═════ Excerpted text
But this is a matter of scheduling and branding. BBC1 is more personality- based and in yer face; BBC2's leisure shows are gentler, slower affairs, full of long, loving shots, stippled water and the plash of whatever it is goes plash. And in Tales from The River Bank (BBC2, Monday) it was fish that plashed.

Wonderfully introduced by Geoffrey Palmer, this series aims to answer the question most people ask about fishing: why? What is the obscure magic that draws chaps to muddy riverbanks, there to chase the flashing scales - usually in vain? Is it the natural beauty, the loneliness - or is it just the same inadequacy that transforms sensible family men into football fans and stamp collectors, and women into grass widows? When one young fellow spoke of the pleasure of fishing for "big barbel on a misty dawn", I understood him. I once met a German girl called Barbel.
══════════
═════ Extracted records
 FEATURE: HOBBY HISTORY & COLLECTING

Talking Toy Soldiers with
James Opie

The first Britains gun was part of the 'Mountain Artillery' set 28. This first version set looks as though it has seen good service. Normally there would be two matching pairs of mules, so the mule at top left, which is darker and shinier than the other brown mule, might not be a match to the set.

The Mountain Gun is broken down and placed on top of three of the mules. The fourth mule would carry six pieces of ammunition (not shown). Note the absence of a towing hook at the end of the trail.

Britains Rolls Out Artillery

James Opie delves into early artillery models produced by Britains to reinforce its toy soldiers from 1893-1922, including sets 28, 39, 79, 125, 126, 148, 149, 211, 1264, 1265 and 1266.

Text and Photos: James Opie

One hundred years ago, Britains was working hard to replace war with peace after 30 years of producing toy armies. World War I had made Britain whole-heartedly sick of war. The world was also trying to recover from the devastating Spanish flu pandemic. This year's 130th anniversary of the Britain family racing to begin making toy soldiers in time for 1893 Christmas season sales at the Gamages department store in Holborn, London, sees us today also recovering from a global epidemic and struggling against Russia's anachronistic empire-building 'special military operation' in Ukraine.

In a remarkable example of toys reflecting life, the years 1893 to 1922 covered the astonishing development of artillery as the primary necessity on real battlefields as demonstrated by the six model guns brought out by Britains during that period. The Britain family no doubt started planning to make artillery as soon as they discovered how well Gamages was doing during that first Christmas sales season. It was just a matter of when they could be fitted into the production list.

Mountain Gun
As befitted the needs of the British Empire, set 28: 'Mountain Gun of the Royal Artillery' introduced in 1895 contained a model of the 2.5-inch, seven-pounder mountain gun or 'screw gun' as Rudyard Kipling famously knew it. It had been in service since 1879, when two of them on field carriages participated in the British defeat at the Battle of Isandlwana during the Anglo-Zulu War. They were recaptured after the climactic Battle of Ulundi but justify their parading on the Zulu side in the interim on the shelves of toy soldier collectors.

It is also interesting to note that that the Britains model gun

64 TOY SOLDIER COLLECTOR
══════════
▶ [Questions]:
[A] Into what does the TV review say the same inadequacy turns people?
[B] Will you print the TV review word for word, starting at "But this is" and ending at "girl called Barbel."?
None of the entries is needed for what comes next.

▶ [Answers to the tasks]:
[A]
- football fans
- stamp collectors
- grass widows

[B]
But this is a matter of scheduling and branding. BBC1 is more personality- based and in yer face; BBC2's leisure shows are gentler, slower affairs, full of long, loving shots, stippled water and the plash of whatever it is goes plash. And in Tales from The River Bank (BBC2, Monday) it was fish that plashed.

Wonderfully introduced by Geoffrey Palmer, this series aims to answer the question most people ask about fishing: why? What is the obscure magic that draws chaps to muddy riverbanks, there to chase the flashing scales - usually in vain? Is it the natural beauty, the loneliness - or is it just the same inadequacy that transforms sensible family men into football fans and stamp collectors, and women into grass widows? When one young fellow spoke of the pleasure of fishing for "big barbel on a misty dawn", I understood him. I once met a German girl called Barbel.